SOURCE PASSAGE:

The issue of NTP requests exceeding bandwidth load

Hello!
I see drastic decrease in russian NTP server count 2 months ago (the same time I started to experience problems) - maybe somebody tries to DDoS russian timeservers, as described here for example. It’s interesting what was the reason. Not only bandwidth is the issue, but packet count too.
pool.ntp.org: Statistics for 46.188.16.150 - are these metrics too high?
I’ll try to decrease netspeed to minimum possible to continue providing time service (I switched from 500 Mbps to 50 Mbps with no effect), but, if enormous traffic continues, I’ll be very sorry to remove my server from the project.
BTW I have one VDS that I can use as NTP server too, but 2 servers of one person cannot serve the whole zone. =(

In addition to the reduced server count issue discussed above, there is also a possibility of an actual attack using forged source IP addresses for NTP queries. I hope you’re using some sort of rate limiting. My chrony.conf has “ratelimit interval 3 burst 8 leak 2”, for example (I kindly request to not stray off topic by discussing what exactly those limits should be set to, people tend to have different opinions – use whatever suits your use case).

2 Likes

until ~2 months ago it was not an issue, I had actual 500 Mbps setting of my netspeed (I have 500Mbps Ethernet connection) and NTP queries were replied by my edge Mikrotik RB4011 without any problems. But now I think I should enable ratelimiting or maybe NAT NTP packages or maybe NAT requests to internal VM which has full-feature NTPD, Chrony and iptables in order to tune loading.

LISTED RECORDS:
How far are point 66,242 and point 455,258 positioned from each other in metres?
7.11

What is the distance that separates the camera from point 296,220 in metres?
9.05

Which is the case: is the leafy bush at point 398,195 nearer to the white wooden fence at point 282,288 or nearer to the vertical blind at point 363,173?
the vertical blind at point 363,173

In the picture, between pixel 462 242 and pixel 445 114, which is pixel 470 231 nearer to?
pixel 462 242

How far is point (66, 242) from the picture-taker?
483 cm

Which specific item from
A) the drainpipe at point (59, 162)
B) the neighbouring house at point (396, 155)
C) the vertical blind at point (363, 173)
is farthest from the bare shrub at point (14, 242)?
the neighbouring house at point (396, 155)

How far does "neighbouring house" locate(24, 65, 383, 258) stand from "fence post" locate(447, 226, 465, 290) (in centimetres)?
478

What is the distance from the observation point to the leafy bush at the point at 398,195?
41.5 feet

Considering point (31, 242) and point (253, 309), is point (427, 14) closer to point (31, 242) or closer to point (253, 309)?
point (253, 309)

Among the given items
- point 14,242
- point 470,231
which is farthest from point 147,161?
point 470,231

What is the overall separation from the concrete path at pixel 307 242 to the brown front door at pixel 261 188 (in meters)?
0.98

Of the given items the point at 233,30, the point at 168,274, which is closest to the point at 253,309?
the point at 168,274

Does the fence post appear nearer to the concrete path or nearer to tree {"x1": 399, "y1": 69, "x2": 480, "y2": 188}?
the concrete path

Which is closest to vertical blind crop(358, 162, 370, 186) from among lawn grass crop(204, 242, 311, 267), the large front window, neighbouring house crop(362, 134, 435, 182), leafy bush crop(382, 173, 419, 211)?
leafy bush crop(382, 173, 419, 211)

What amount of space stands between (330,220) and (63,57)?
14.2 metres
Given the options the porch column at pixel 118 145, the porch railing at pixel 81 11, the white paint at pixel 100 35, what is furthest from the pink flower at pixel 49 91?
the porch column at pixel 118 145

INSTRUCTIONS:
1 – Answer the following from the NTP forum thread, one answer per line:
(a) What netspeed setting did the poster switch from and to, and with what result?
(b) What line does the chrony.conf quoted in the thread contain?
(c) Which device replied to NTP queries at the poster's edge?
2 – In the NTP forum thread, restate the paragraph beginning "In addition to the reduced server count issue" as a short bulleted list that keeps its main facts.
3 – Output the part of the NTP forum thread starting with "pool.ntp.org: Statistics for" and going on through "from the project.".

SOLUTIONS PER TASK:
1 –
(a) From 500 Mbps to 50 Mbps, with no effect.
(b) "ratelimit interval 3 burst 8 leak 2"
(c) A Mikrotik RB4011.

2 –
- Besides the reduced server count, an actual attack using forged source IP addresses for NTP queries is possible.
- Some form of rate limiting is recommended.
- One example chrony.conf setting is "ratelimit interval 3 burst 8 leak 2".
- Exact limit values should not be debated here, because opinions differ. Use whatever suits your use case.

3 –
pool.ntp.org: Statistics for 46.188.16.150 - are these metrics too high?
I’ll try to decrease netspeed to minimum possible to continue providing time service (I switched from 500 Mbps to 50 Mbps with no effect), but, if enormous traffic continues, I’ll be very sorry to remove my server from the project.